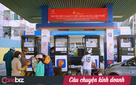 Nhìn người Việt nồng nhiệt chào đón trạm xăng phong cách 'chuẩn Nhật', Petrolimex, PV Oil có thấy lo lắng không?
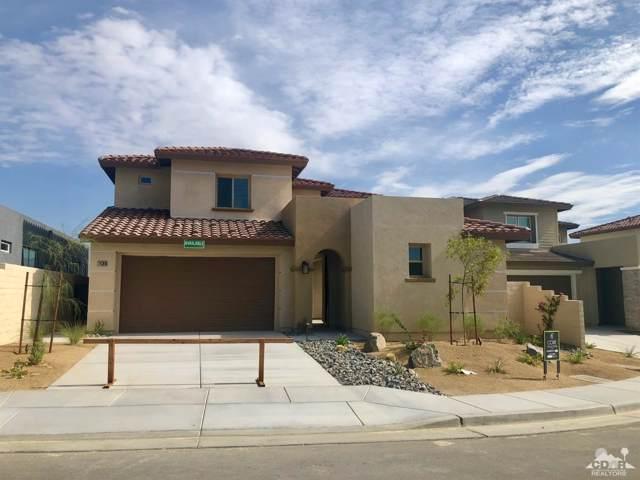74388 Xavier Court, Palm Desert, CA 92211 (MLS #219018617) :: Brad Schmett Real Estate Group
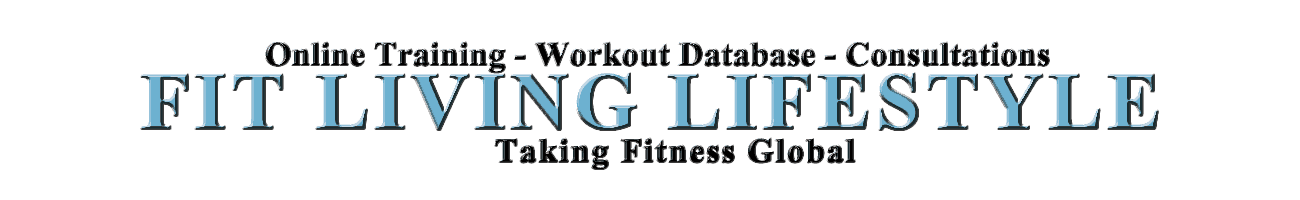 Fit Living Lifestyle logo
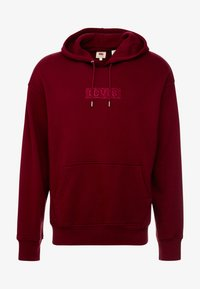 Levi's® Extra - RELAXED GRAPHIC HOODIE - Huppari - babytab tech cabernet - 4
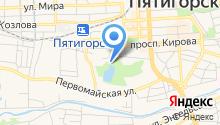 Берендеево на карте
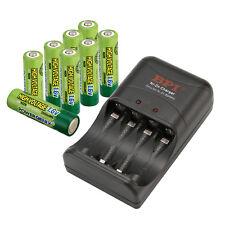 8pcs Nizn 1.6V 2500mAh AA Battery GENIX +Power Genix ZR-PGX1HRAA-4B Charger Set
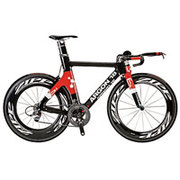 2009 Specialized S-Works Tarmac SL,  Cervelo S2,  Argon 18 E-114,  Trek
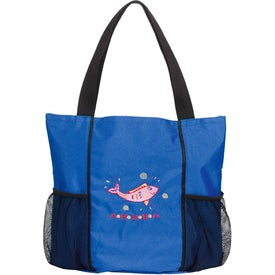 Essential Tote with Your Logo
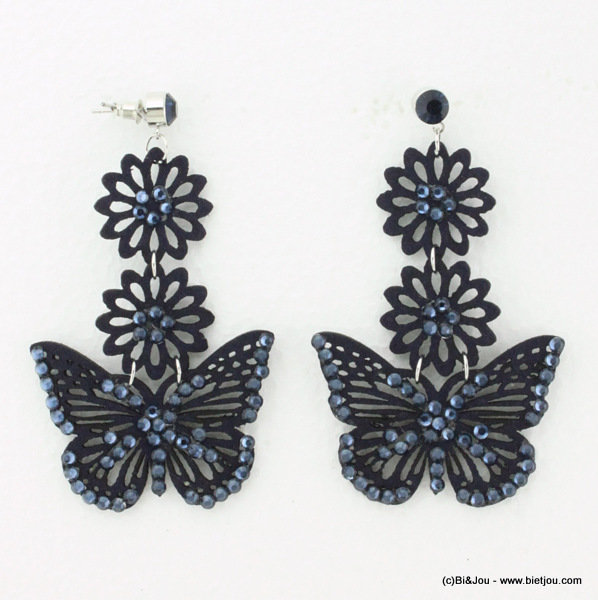 earrings 0314538-09 butterfly nail head 50x75mm suede-strass-met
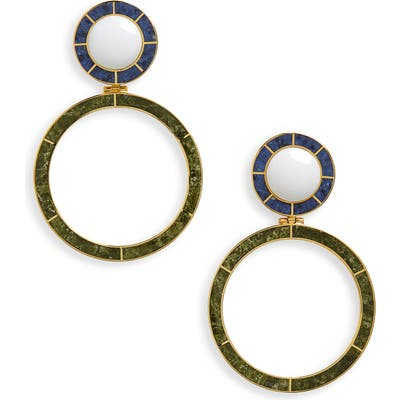 Monica Sordo Yma Drop Earrings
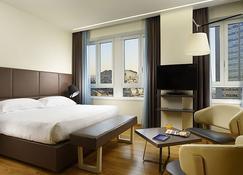 烏納世紀飯店 - 米蘭 - 臥室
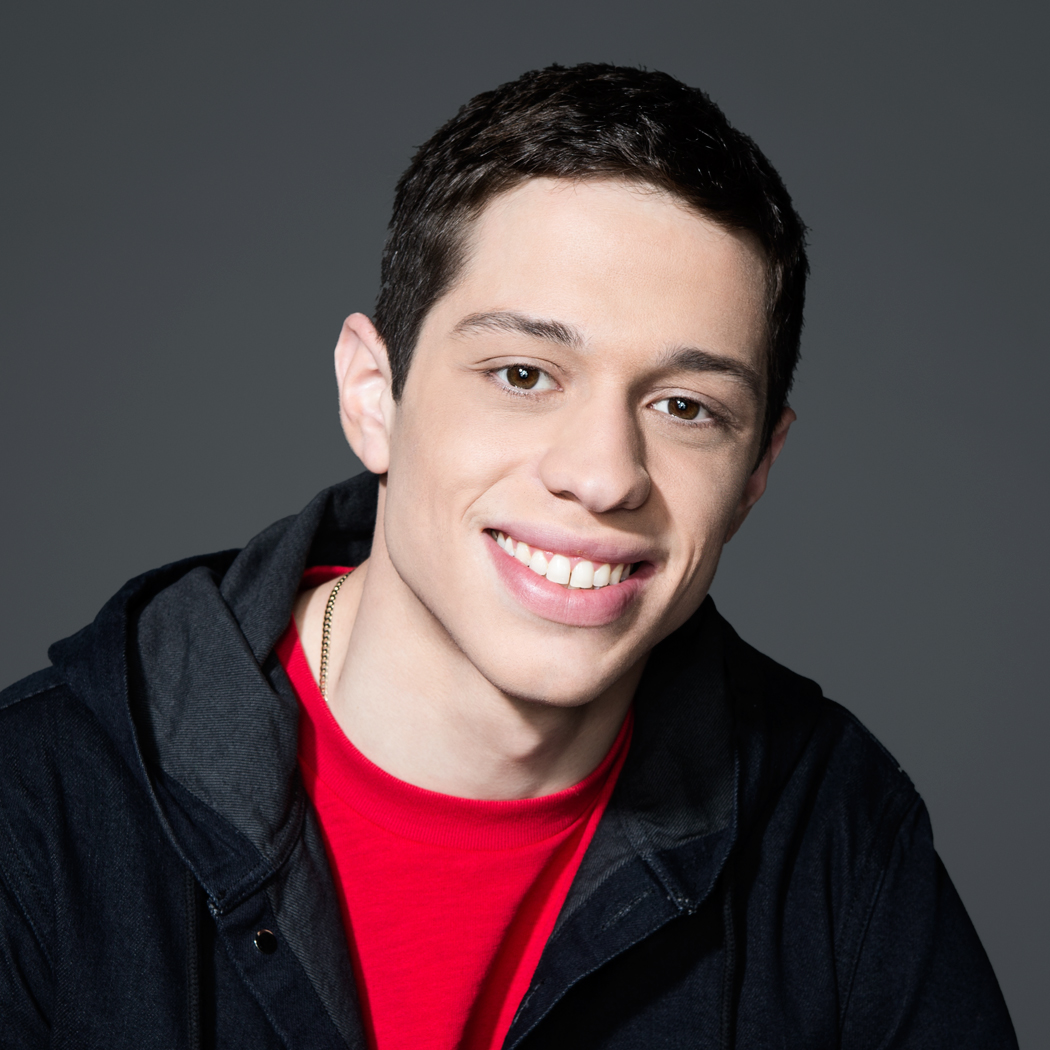 Pete Davidson earned a  million dollar salary, leaving the net worth at 0.5 million in 2017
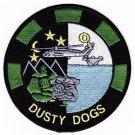US Navy HS-7 US Anti-Submarine Warfare Aviation Sq DUSTY DOGS Patch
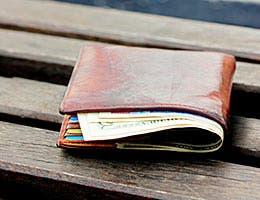 Capped card liabilities © mapichai/Shutterstock.com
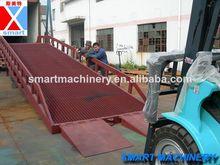 Acero 8t camión rampa, rampa hidráulica para camión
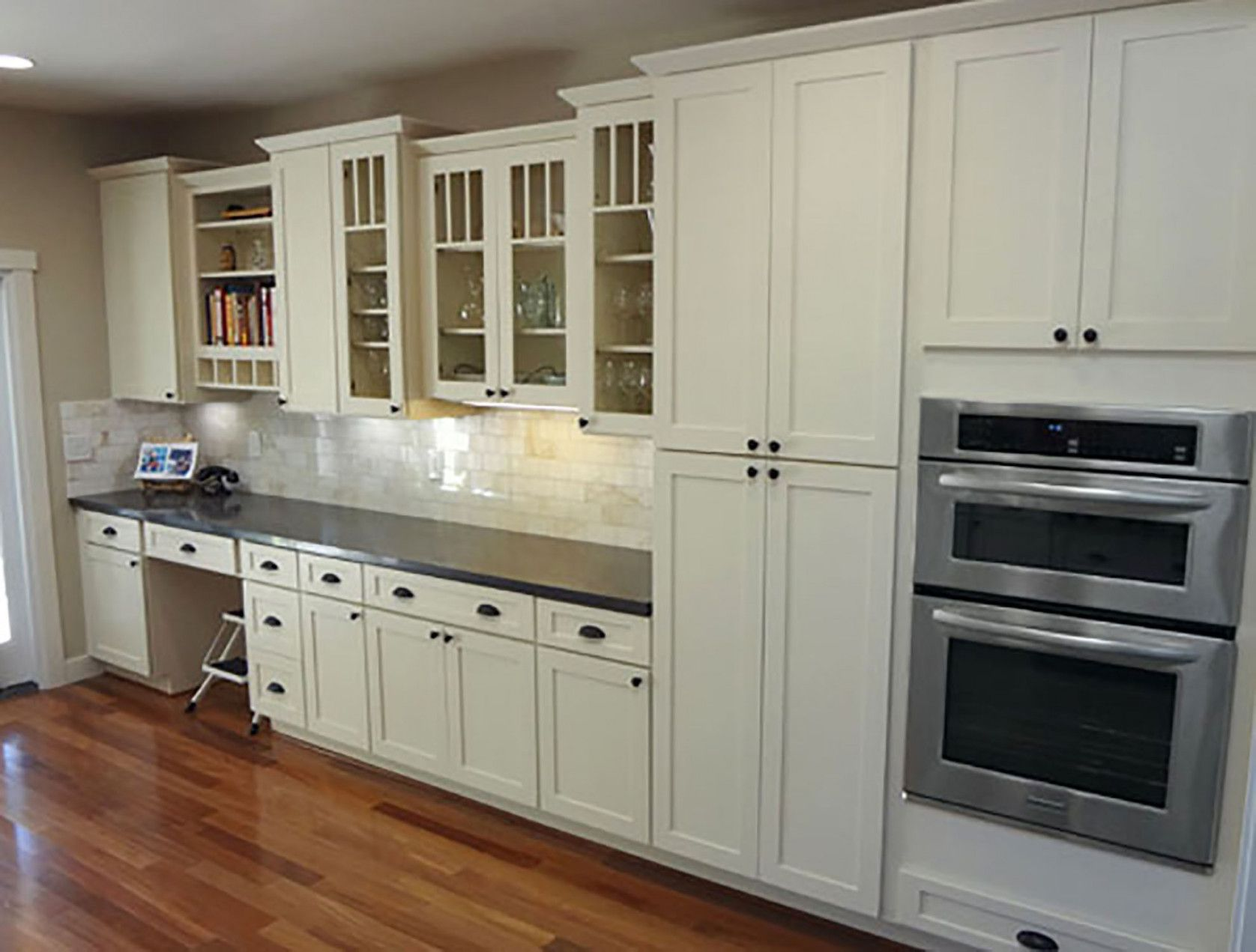 2018 Double Shaker Cabinet Doors Kitchen Cabinets Update Ideas On A Budget Check Mo Kitchen Cabinet Styles White Shaker Kitchen Contemporary Kitchen Cabinets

* * * * *

● WHAT THIS TASK INVOLVES
Reproduce the entries above exactly, though not their pictures.

● ANSWER SECTION
 Nhìn người Việt nồng nhiệt chào đón trạm xăng phong cách 'chuẩn Nhật', Petrolimex, PV Oil có thấy lo lắng không?
74388 Xavier Court, Palm Desert, CA 92211 (MLS #219018617) :: Brad Schmett Real Estate Group
 Fit Living Lifestyle logo
 Levi's® Extra - RELAXED GRAPHIC HOODIE - Huppari - babytab tech cabernet - 4
 Берендеево на карте
 8pcs Nizn 1.6V 2500mAh AA Battery GENIX +Power Genix ZR-PGX1HRAA-4B Charger Set
 2009 Specialized S-Works Tarmac SL,  Cervelo S2,  Argon 18 E-114,  Trek
 Essential Tote with Your Logo
 earrings 0314538-09 butterfly nail head 50x75mm suede-strass-met
 Monica Sordo Yma Drop Earrings
 烏納世紀飯店 - 米蘭 - 臥室
 Pete Davidson earned a  million dollar salary, leaving the net worth at 0.5 million in 2017
US Navy HS-7 US Anti-Submarine Warfare Aviation Sq DUSTY DOGS Patch
 Capped card liabilities © mapichai/Shutterstock.com
 Acero 8t camión rampa, rampa hidráulica para camión
 2018 Double Shaker Cabinet Doors Kitchen Cabinets Update Ideas On A Budget Check Mo Kitchen Cabinet Styles White Shaker Kitchen Contemporary Kitchen Cabinets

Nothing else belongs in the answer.